Julieta – 14/20

Par Taibbo

De Pedro Almodóvar
Avec Emma Suárez, Adriana Ugarte, Daniel Grao

Chronique : Drame d’une grande élégance, Julieta s’inscrit dans la grande tradition des mélos habités par un lourd secret de famille. Sa grande qualité réside dans l’angle avec lequel Almodovar le traite, celui du thriller. S’appuyant sur un score tendu omniprésent qui n’est pas sans rappeler certaines musiques hitchcockiennes, le réalisateur captive et suscite constamment l’intérêt pour son héroïne en la suivant sur deux périodes clés de sa vie. Il fait preuve d’une mise en scène subtile malgré le propos lourd et la gravité du sujet, faisant parler sa science du mouvement, que sa caméra tourne autour de ses acteurs ou s’attarde sur leurs visages toujours intensément expressifs.
Sa réalisation souple et d’une grande fluidité enchaine les plans peu ostentatoires mais d’une beauté simple et évidente (ne serait-ce que l’introduction sur le drapé d’une robe de chambre que l’on retrouvera en guise de fil rouge).
Surtout, Almodovar confirme s’il était besoin qu’il a peu d’équivalents pour offrir des portraits de femmes bouleversants. S’il l’a longtemps fait avec excentricité et outrance, Julieta marque peut-être un tournant, tant la pudeur domine. Résonnants de déchirants silences qu’à la fois le trop et le manque peuvent causer, il dessine tout en nuance une relation mère/fille trouble et intense.
Peu de réalisateurs peuvent se targuer de faire preuve d’autant de maîtrise. Elle s’exprime particulièrement lorsqu’il s’agit de faire des aller-retours dans le temps et multiplier les procédés narratifs.
Julieta est un très beau film, sans doute pas le plus marquant de son auteur, mais il s’en dégage une douceur inédite et prégnante malgré ses abords sombres. Surprenament classique, gracile, il efface le souvenir effroyable de son dernier film, la pénible farce « Les amants passagers ».
Almodovar a visiblement changé. On aime bien par ici.
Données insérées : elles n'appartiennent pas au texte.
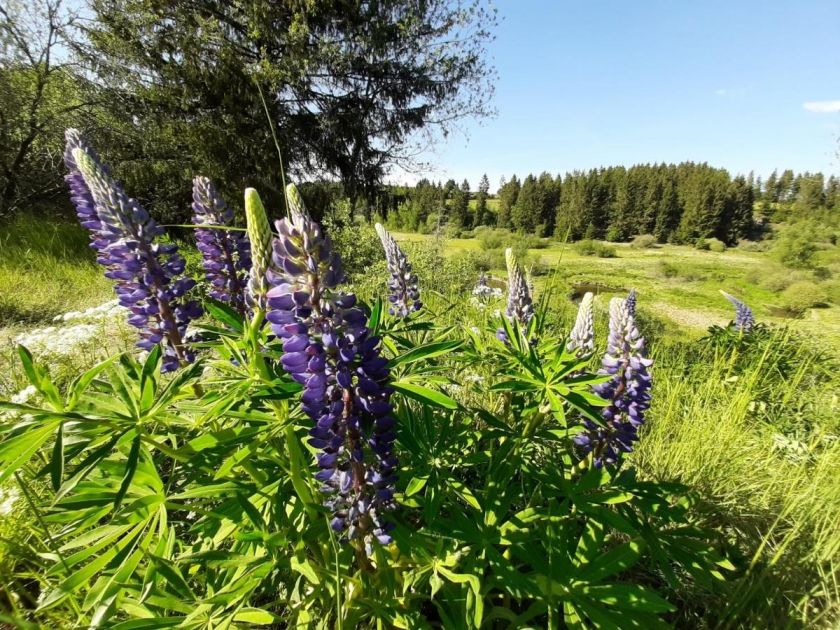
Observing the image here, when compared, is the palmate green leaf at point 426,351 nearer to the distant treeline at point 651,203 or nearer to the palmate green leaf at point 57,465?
the palmate green leaf at point 57,465

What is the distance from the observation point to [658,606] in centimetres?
127

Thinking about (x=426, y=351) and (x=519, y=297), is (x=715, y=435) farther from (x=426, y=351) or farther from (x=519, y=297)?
(x=426, y=351)

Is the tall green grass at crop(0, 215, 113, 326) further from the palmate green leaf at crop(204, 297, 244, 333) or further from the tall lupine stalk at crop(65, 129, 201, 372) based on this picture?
the palmate green leaf at crop(204, 297, 244, 333)

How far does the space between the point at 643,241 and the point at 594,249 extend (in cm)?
1180

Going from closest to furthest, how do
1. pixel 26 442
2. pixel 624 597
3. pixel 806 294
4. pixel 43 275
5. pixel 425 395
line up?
pixel 26 442
pixel 425 395
pixel 624 597
pixel 43 275
pixel 806 294

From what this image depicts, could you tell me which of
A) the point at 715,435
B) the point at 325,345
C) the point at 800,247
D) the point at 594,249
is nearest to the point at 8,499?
the point at 325,345

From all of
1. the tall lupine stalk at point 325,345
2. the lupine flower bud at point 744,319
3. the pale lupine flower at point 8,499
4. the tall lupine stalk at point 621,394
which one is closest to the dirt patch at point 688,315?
the lupine flower bud at point 744,319

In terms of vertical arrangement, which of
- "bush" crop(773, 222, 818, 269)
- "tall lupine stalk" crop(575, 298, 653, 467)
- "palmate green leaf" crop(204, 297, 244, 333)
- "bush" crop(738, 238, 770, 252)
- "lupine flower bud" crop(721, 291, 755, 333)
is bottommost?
"bush" crop(738, 238, 770, 252)

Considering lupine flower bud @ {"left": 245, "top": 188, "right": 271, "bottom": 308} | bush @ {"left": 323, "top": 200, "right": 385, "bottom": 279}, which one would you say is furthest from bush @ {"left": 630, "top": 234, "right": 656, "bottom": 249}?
lupine flower bud @ {"left": 245, "top": 188, "right": 271, "bottom": 308}

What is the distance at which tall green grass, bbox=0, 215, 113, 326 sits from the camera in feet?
18.3

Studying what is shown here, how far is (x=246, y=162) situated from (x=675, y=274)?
139 ft

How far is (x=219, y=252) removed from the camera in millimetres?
2365

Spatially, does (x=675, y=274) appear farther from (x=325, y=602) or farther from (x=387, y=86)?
(x=325, y=602)

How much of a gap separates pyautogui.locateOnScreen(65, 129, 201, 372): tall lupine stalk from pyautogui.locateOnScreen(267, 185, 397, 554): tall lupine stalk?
1.16 meters
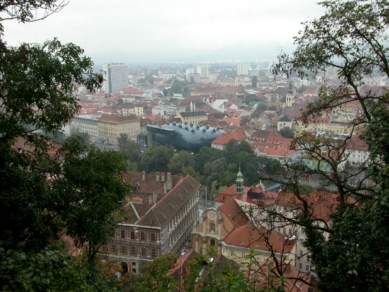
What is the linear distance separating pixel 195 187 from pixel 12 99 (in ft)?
62.3

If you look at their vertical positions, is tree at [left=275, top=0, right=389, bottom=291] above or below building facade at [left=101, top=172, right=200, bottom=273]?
above

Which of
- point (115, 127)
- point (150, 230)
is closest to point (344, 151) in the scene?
point (150, 230)

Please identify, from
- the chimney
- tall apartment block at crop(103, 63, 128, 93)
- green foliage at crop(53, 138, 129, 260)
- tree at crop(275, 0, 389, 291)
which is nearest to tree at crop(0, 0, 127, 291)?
green foliage at crop(53, 138, 129, 260)

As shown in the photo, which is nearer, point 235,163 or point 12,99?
point 12,99

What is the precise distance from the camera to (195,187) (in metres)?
24.7

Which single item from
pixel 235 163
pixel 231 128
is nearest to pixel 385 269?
pixel 235 163

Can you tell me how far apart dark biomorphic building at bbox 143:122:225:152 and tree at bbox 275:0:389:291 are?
1369 inches

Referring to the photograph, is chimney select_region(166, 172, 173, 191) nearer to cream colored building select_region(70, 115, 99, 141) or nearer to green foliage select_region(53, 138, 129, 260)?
green foliage select_region(53, 138, 129, 260)

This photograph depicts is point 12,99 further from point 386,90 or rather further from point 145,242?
point 145,242

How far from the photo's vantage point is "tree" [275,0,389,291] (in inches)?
191

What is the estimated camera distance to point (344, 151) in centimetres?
629

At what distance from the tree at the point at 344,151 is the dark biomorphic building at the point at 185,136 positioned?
114 ft

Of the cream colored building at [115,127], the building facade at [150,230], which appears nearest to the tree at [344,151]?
the building facade at [150,230]

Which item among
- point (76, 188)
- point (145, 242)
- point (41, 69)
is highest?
point (41, 69)
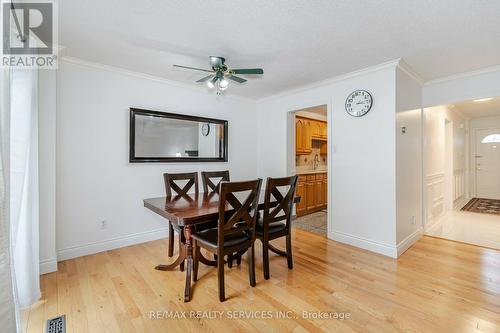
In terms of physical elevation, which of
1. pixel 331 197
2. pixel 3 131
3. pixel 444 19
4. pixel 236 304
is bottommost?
pixel 236 304

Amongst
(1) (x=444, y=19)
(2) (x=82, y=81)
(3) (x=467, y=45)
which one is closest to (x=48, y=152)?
(2) (x=82, y=81)

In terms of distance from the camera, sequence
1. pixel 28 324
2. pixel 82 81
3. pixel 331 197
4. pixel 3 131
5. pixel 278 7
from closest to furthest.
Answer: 1. pixel 3 131
2. pixel 28 324
3. pixel 278 7
4. pixel 82 81
5. pixel 331 197

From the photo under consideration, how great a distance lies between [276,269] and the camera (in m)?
2.54

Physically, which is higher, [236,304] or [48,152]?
[48,152]

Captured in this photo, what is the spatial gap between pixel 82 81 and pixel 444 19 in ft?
12.3

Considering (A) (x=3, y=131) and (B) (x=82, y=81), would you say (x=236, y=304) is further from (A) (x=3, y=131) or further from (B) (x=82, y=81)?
(B) (x=82, y=81)

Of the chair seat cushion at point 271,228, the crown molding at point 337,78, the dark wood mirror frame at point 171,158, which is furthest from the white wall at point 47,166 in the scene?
the crown molding at point 337,78

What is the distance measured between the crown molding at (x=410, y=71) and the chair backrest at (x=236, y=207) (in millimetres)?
2319

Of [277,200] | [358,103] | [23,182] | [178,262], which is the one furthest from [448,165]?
[23,182]

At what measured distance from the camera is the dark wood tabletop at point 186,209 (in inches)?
73.4

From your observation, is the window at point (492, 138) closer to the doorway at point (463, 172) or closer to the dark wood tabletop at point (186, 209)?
the doorway at point (463, 172)

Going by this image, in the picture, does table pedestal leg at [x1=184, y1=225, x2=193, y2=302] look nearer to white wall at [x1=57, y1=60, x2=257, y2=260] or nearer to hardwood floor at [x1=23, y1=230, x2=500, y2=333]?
hardwood floor at [x1=23, y1=230, x2=500, y2=333]

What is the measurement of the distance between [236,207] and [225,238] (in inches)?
12.5

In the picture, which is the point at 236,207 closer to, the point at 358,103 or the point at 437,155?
the point at 358,103
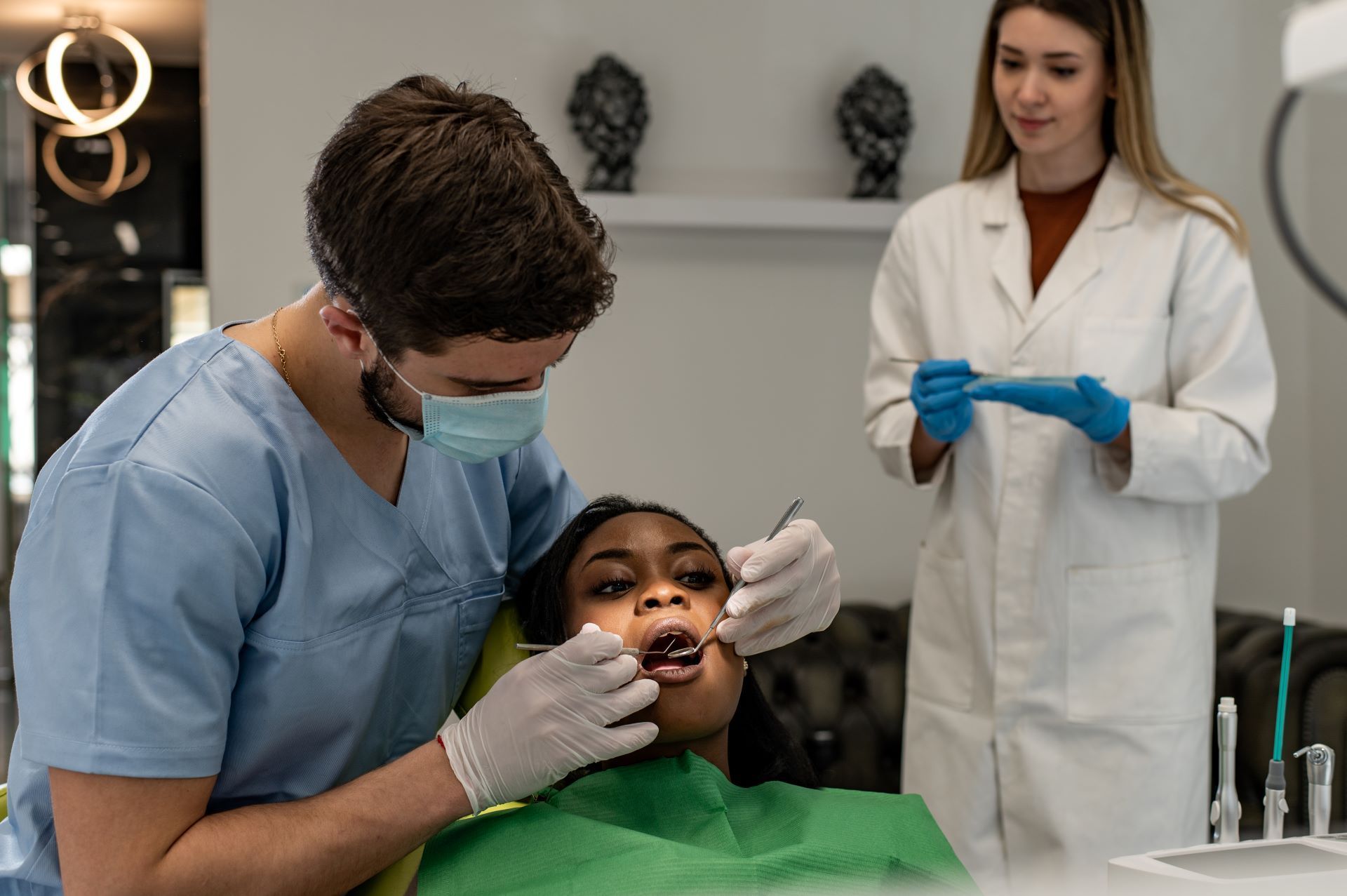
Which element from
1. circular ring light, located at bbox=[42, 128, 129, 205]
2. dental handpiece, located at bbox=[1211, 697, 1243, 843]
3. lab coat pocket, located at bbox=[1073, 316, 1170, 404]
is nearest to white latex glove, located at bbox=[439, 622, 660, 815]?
dental handpiece, located at bbox=[1211, 697, 1243, 843]

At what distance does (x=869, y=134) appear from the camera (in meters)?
2.69

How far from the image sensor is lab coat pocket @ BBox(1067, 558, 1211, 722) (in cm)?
189

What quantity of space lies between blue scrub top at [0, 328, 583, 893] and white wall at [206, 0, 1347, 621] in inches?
59.1

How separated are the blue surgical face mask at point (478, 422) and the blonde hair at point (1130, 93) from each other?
1254mm

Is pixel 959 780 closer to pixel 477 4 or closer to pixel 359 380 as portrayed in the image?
pixel 359 380

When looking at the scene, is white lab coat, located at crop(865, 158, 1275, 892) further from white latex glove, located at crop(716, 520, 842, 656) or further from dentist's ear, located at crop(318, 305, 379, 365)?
dentist's ear, located at crop(318, 305, 379, 365)

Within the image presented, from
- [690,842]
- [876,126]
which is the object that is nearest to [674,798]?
[690,842]

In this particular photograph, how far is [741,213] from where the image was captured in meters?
2.66

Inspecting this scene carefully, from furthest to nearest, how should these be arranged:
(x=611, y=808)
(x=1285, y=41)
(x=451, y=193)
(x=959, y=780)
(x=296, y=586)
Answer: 1. (x=959, y=780)
2. (x=611, y=808)
3. (x=296, y=586)
4. (x=451, y=193)
5. (x=1285, y=41)

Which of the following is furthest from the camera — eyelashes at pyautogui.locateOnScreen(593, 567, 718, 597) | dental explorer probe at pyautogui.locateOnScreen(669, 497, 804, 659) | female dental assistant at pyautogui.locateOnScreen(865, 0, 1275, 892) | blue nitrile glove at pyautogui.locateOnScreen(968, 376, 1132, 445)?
female dental assistant at pyautogui.locateOnScreen(865, 0, 1275, 892)

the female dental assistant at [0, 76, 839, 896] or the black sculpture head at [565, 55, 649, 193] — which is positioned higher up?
the black sculpture head at [565, 55, 649, 193]

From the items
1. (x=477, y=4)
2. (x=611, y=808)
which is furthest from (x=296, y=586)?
(x=477, y=4)

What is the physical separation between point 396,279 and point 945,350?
4.28 ft

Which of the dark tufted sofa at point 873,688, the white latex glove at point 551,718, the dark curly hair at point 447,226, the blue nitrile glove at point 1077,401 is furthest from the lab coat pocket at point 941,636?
the dark curly hair at point 447,226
Synopsis : Julieta s’apprête à quitter Madrid définitivement lorsqu’une rencontre fortuite avec Bea, l’amie d’enfance de sa fille Antía la pousse à changer ses projets. Bea lui apprend qu’elle a croisé Antía une semaine plus tôt. Julieta se met alors à nourrir l’espoir de retrouvailles avec sa fille qu’elle n’a pas vu depuis des années. Elle décide de lui écrire tout ce qu’elle a gardé secret depuis toujours.
Julieta parle du destin, de la culpabilité, de la lutte d’une mère pour survivre à l’incertitude, et de ce mystère insondable qui nous pousse à abandonner les êtres que nous aimons en les effaçant de notre vie comme s’ils n’avaient jamais existé.